Let me start with “Aunt” Bertie; she’s not really my aunt. She is related to half the small congregation, and is a founding member of the church, so (almost) everyone calls her aunt ad I picked up it by habit, which she likes. Bertie’s apple spike cake is delicious and it reminds me of my grandmother’s. In the past he has made them, extra, just for me, a token I greatly appreciated. Until today I had never not had a piece (or two) at any of the dinners we have at church. But today I passed on it.

The story is almost identical for Odeline’s peanut butter pie; a frozen pie that is rich and creamy and so yummy. Many times she has made me one of these extraordinary treats, including today; the look on her face when she realized I “couldn’t eat it anymore” was actually so adorable: the genuine concern because of my health was obvious. (Bertie showed her care, too, when she scolded a couple of the kids {to my ears only, not theirs} for tempting me with their large plates full of rich sweets. Of course they didn’t mean anything by it; just kids playing around I’m sure.) I passed on the pie as well, also for the first time.

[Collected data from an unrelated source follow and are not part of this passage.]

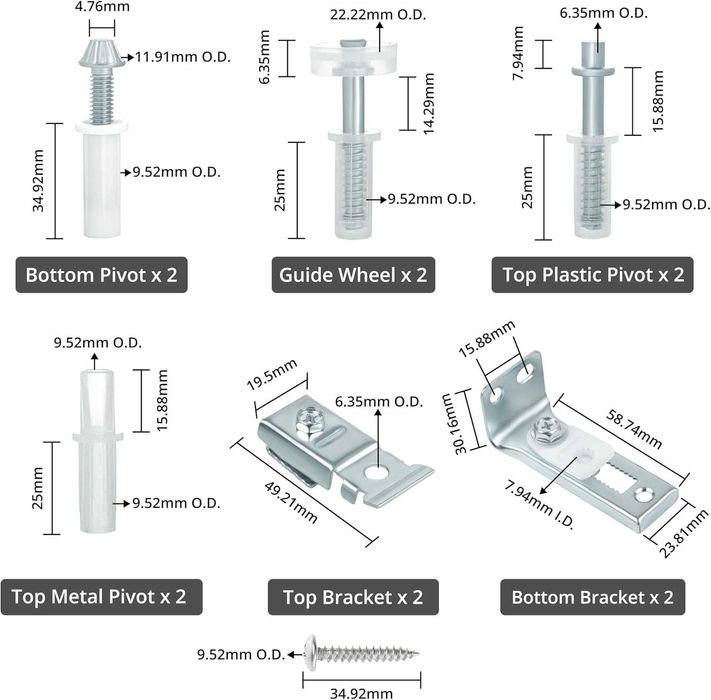 4.76mm
11.91mm O.D.
34.92mm
9.52mm O.D.
Bottom Pivot x 2

22.22mm O.D.
6.35mm
14.29mm
25mm
9.52mm O.D.
Guide Wheel x 2

6.35mm O.D.
7.94mm
15.88mm
25mm
9.52mm O.D.
Top Plastic Pivot x 2

9.52mm O.D.
15.88mm
25mm
9.52mm O.D.
Top Metal Pivot x 2

19.5mm
6.35mm O.D.
49.21mm
Top Bracket x 2

15.88mm
30.16mm
58.74mm
7.94mm I.D.
23.81mm
Bottom Bracket x 2

9.52mm O.D.
34.92mm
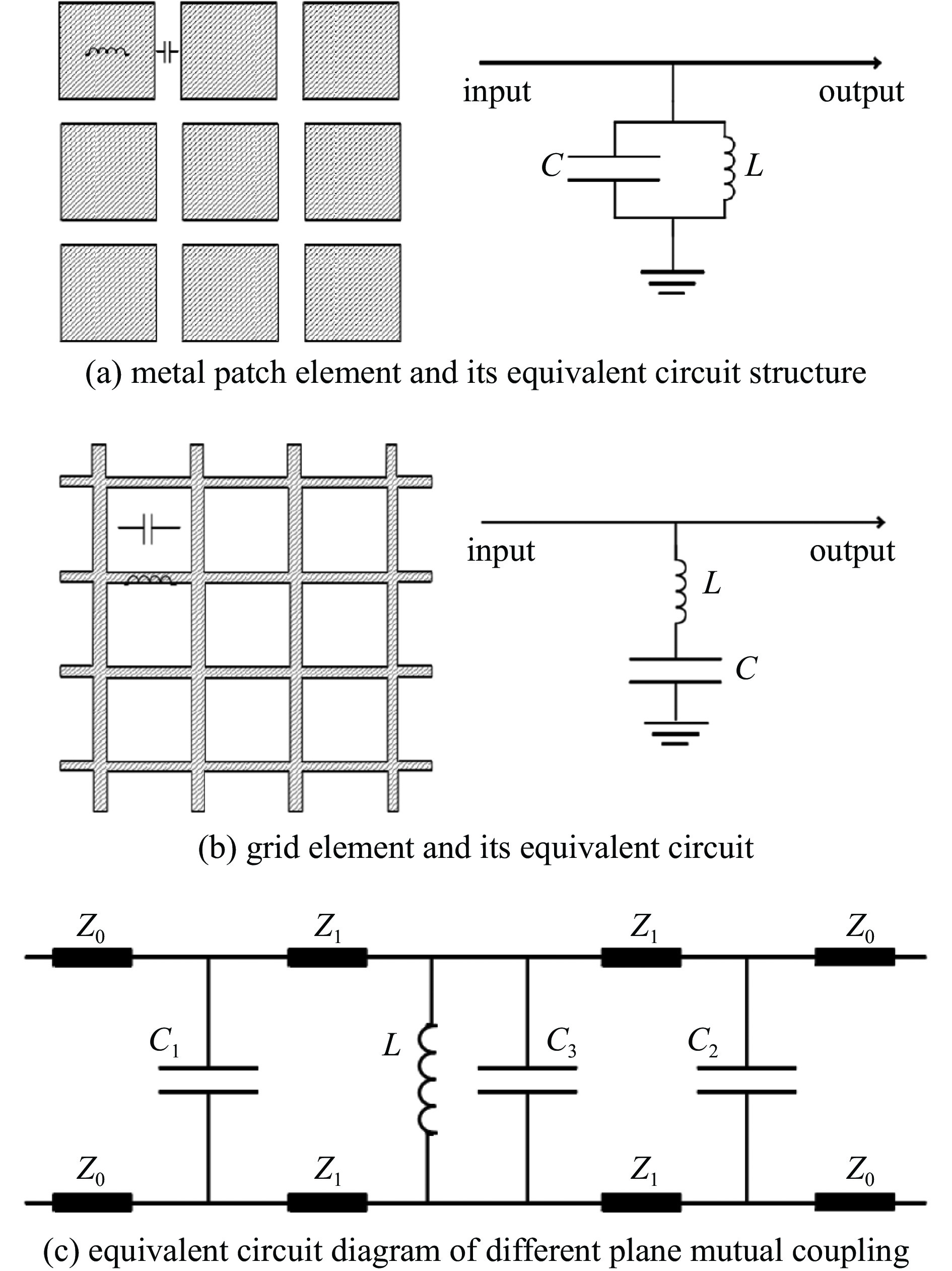 input

output

$C$

$L$

(a) metal patch element and its equivalent circuit structure

input

output

$L$

$C$

(b) grid element and its equivalent circuit

$Z_0$ $Z_1$ $Z_1$ $Z_0$

$C_1$ $L$ $C_3$ $C_2$

$Z_0$ $Z_1$ $Z_1$ $Z_0$

(c) equivalent circuit diagram of different plane mutual coupling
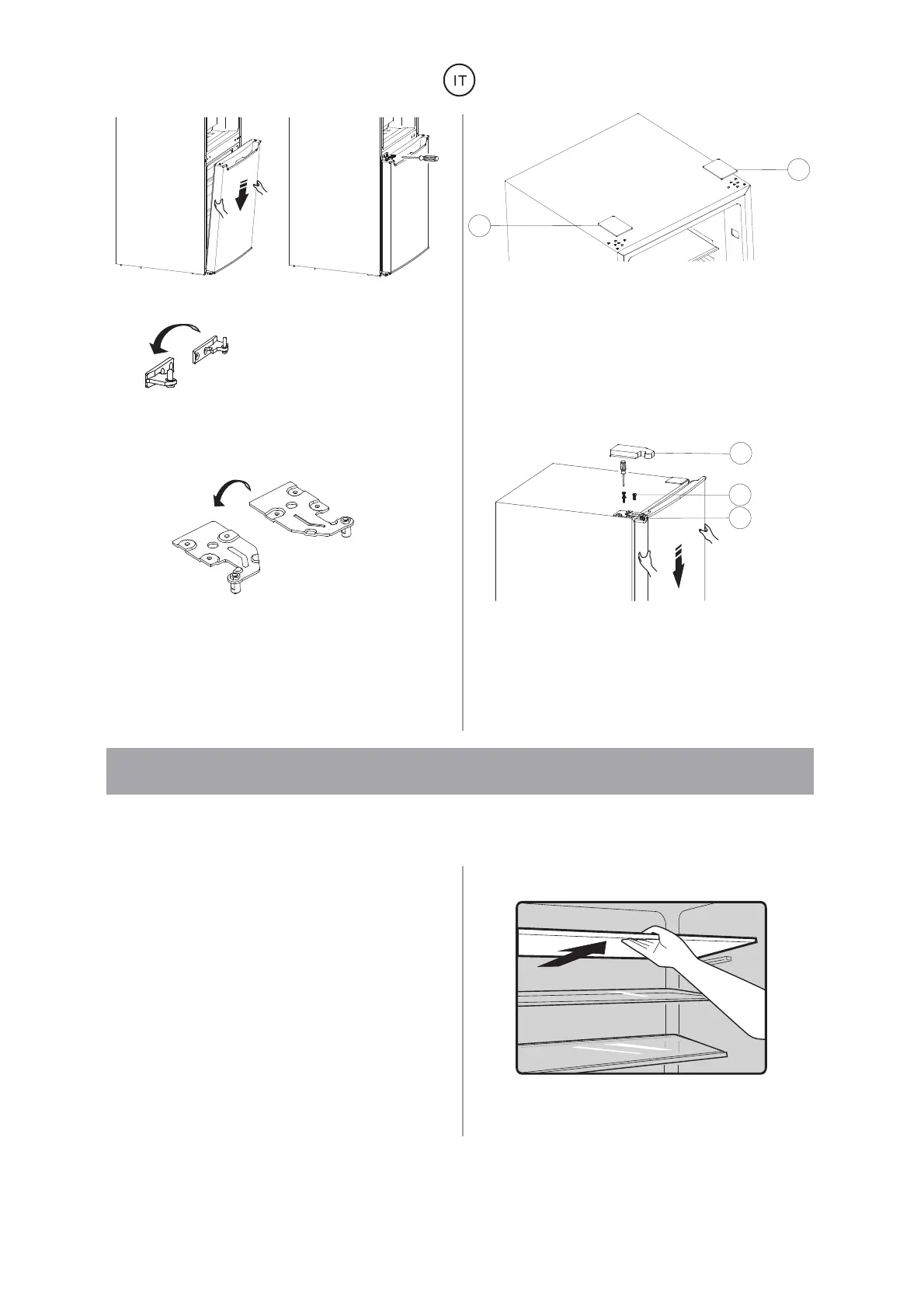 IT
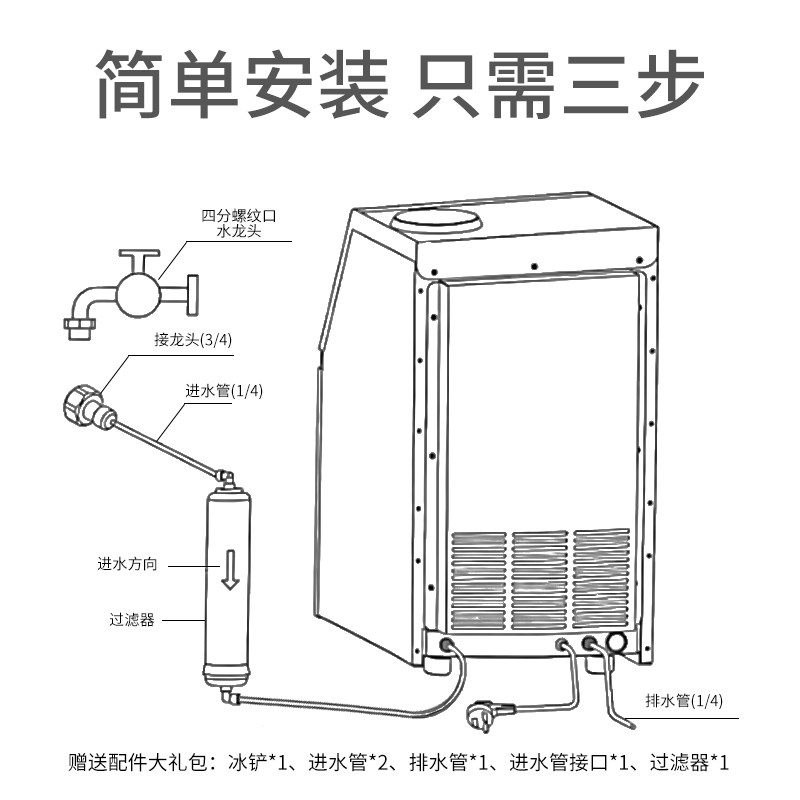 简单安装 只需三步

四分螺纹口
水龙头

接龙头(3/4)

进水管(1/4)

进水方向

过滤器

排水管(1/4)

赠送配件大礼包：冰铲*1、进水管*2、排水管*1、进水管接口*1、过滤器*1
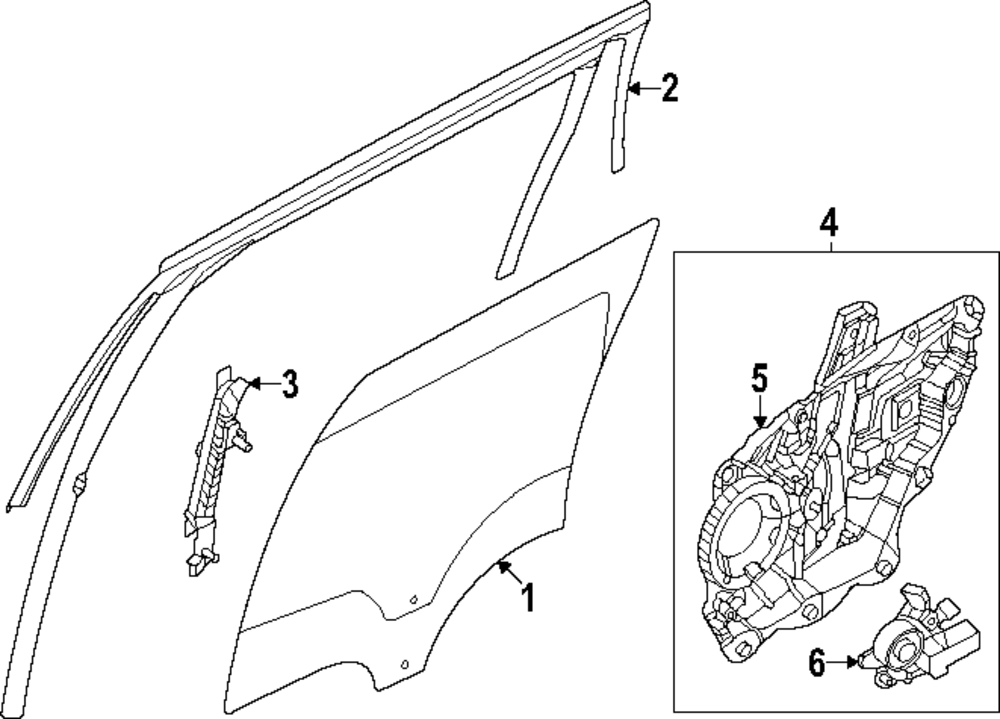 2
4
3
5
1
6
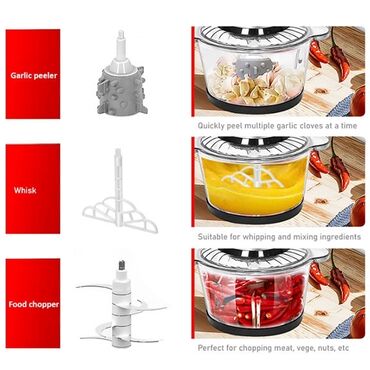 Garlic peeler

Quickly peel multiple garlic cloves at a time

Whisk

Suitable for whipping and mixing ingredients

Food chopper

Perfect for chopping meat, vege, nuts, etc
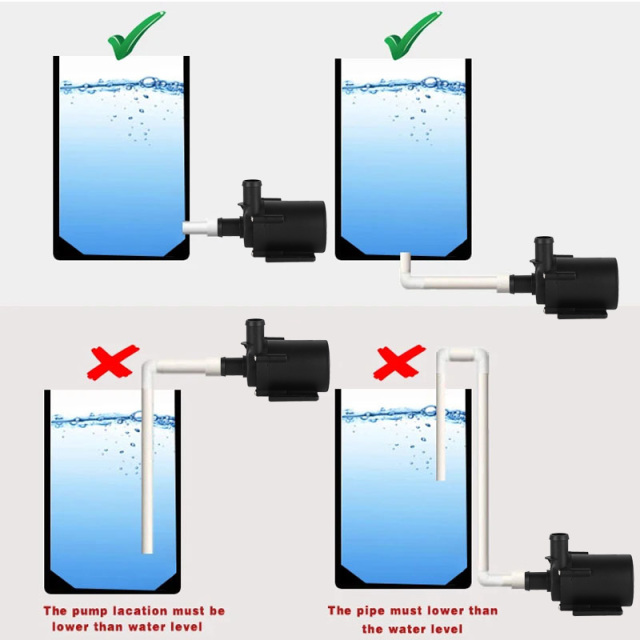 The pump lacation must be lower than water level

The pipe must lower than the water level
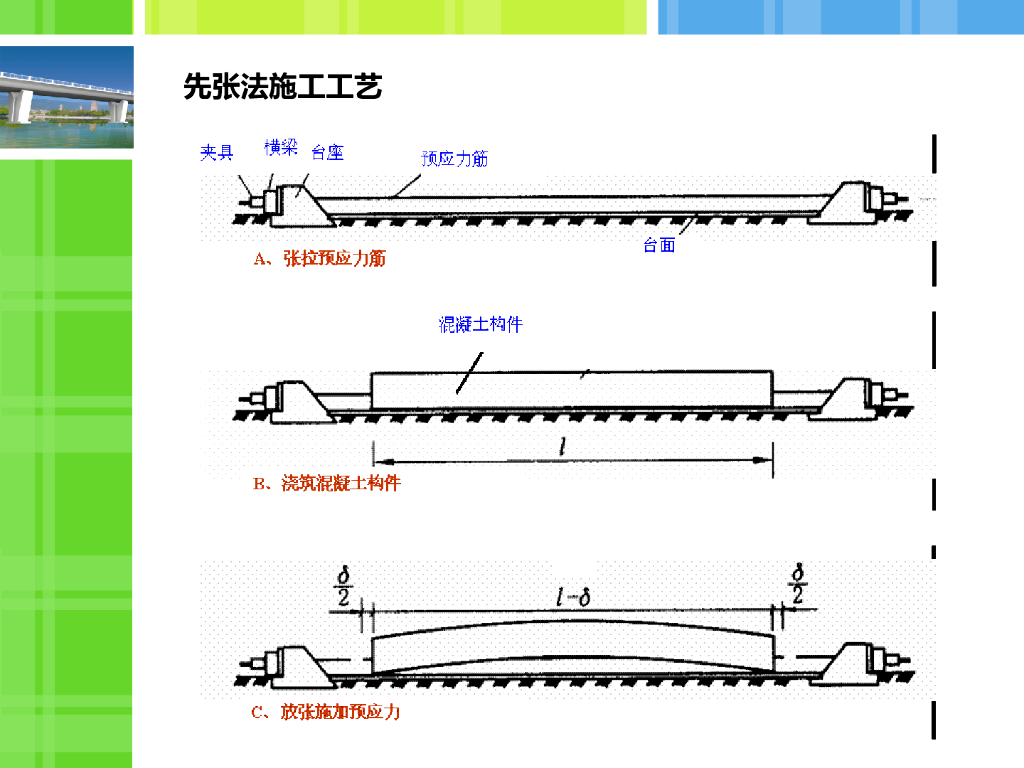 先张法施工工艺

夹具 横梁 台座 预应力筋

台面

A、张拉预应力筋

混凝土构件

$l$

B、浇筑混凝土构件

$\frac{\delta}{2}$ $l-\delta$ $\frac{\delta}{2}$

C、放张施加预应力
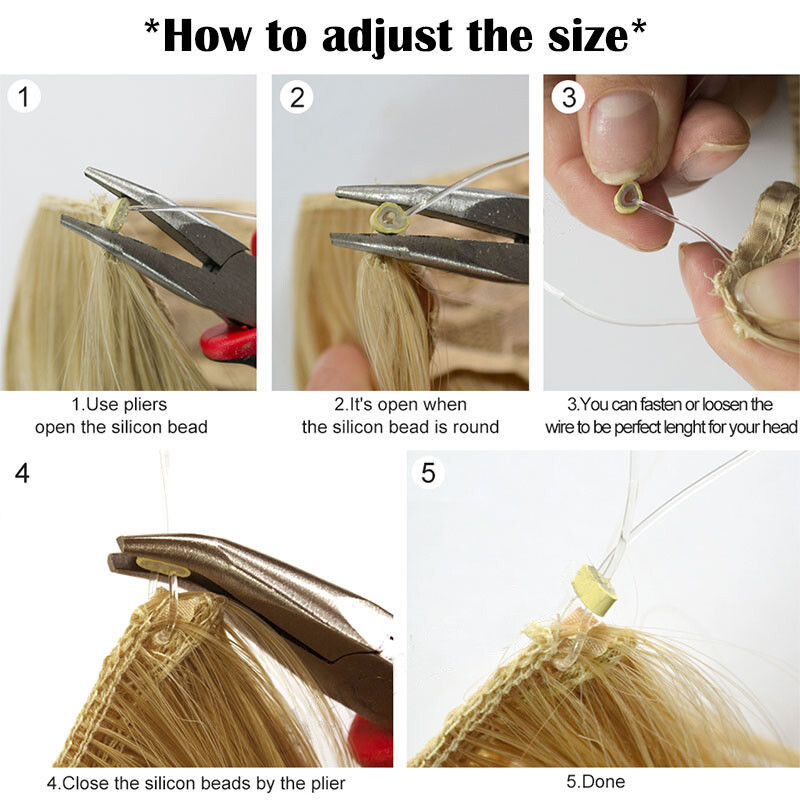 *How to adjust the size*

1

1.Use pliers open the silicon bead

2

2.It's open when the silicon bead is round

3

3.You can fasten or loosen the wire to be perfect lenght for your head

4

4.Close the silicon beads by the plier

5

5.Done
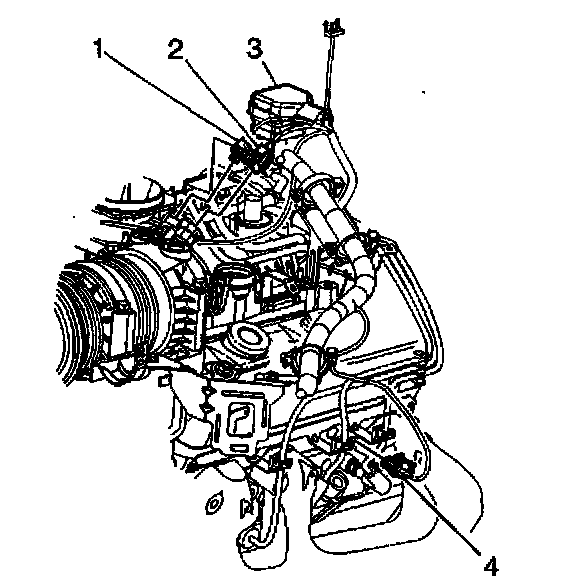 1
2
3
4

Now, it’s not that I can’t eat these foods anymore, rather I chose not to indulge in them today. I know that my choice will have consequences – bad choices equate bad consequences, good choices mean good consequences. I’m sure there will be days when I choose the bad option; I’m human and will make bad decisions. But the key is to make good choices much more often than bad ones, as is true in all aspects of life. A good analogy is that I’m in a war and sometimes battles will be lost; but the war will be won.